I posted my romantic comedy, Spray Painted Bananas, chapter by chapter over three months. The response was overwhelming. I would wake up to comments posted by readers in North America, asking WHAT HAPPENS NEXT? Sometimes I wasn’t even sure, but all the votes and comments energised me and spurred me on to keep writing.
When my novel-in-progress had received half a million hits, I contacted an agent. I hadn’t even finished the book, but it didn’t matter. Instead of the usual waiting around for months, I got a reply within a week. I signed with them a couple of weeks later.
Finally, I had an agent. This meant a publishing deal was in the bag, right?
No! It actually took another eight months before my agent called with the news that a digital imprint of Harper Collins, Harper Impulse, were interested in my Wattpad book, and a second book I’d written a synopsis for. Once again there would be no advance, and they couldn’t promise the book would be printed in paperback. I confess to being a little disappointed. No writers dreams of getting a digital publisher, do they? We dream of book launches and our books in shop windows…
I shouldn’t have worried.

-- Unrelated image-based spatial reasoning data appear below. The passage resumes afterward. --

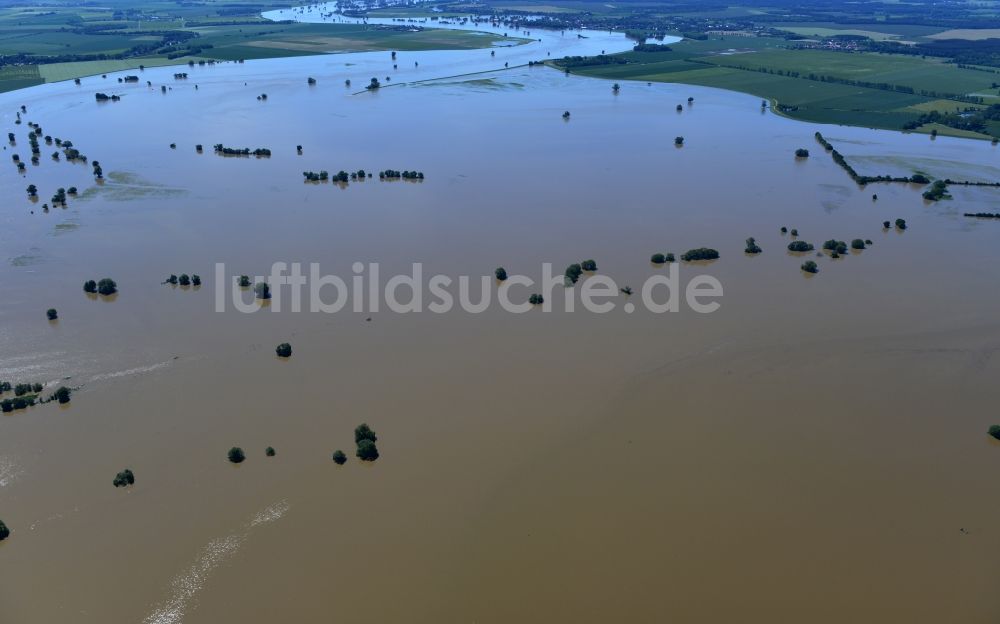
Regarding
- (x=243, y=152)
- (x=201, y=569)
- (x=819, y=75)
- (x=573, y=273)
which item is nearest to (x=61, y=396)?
(x=201, y=569)

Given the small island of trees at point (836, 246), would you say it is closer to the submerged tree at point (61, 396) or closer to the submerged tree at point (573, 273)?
the submerged tree at point (573, 273)

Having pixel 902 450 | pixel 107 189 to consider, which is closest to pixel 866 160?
pixel 902 450

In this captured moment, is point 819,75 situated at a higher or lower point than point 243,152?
higher

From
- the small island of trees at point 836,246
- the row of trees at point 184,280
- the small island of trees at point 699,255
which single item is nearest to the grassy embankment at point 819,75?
the small island of trees at point 836,246

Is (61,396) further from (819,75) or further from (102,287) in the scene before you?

The advantage of a digital publisher is they get your book out in three months, rather than a year! Best of all Harper Impulse did go on to print both books.
In fact, my new book, #PleaseRetweet, a comedy teasing society’s obsession with social media, is being released any minute now. I’m teasing myself in this book too of course. Social media has had a huge influence on my writing career, but it’s not without its pitfalls!
My dream was traditional, but to get there I had to take non-traditional routes. What was it Einstein said? Insanity is doing the same thing over and over again and expecting different results.
Now I think my mindset has finally changed. I’m even questioning how important it is to have a physical book. Of course, it’s a joy to see the physical proof of your writing. But having a paperback doesn’t guarantee readers and you’re bound to reach a lot more people if you post your work online.
Right now, I’m writing a new novel without a contract. I can’t be sure how this one will make it into print. I’ve just had an email about writing interactive stories… I don’t even know what that means yet, but I’ve decided I’m willing to give it a try.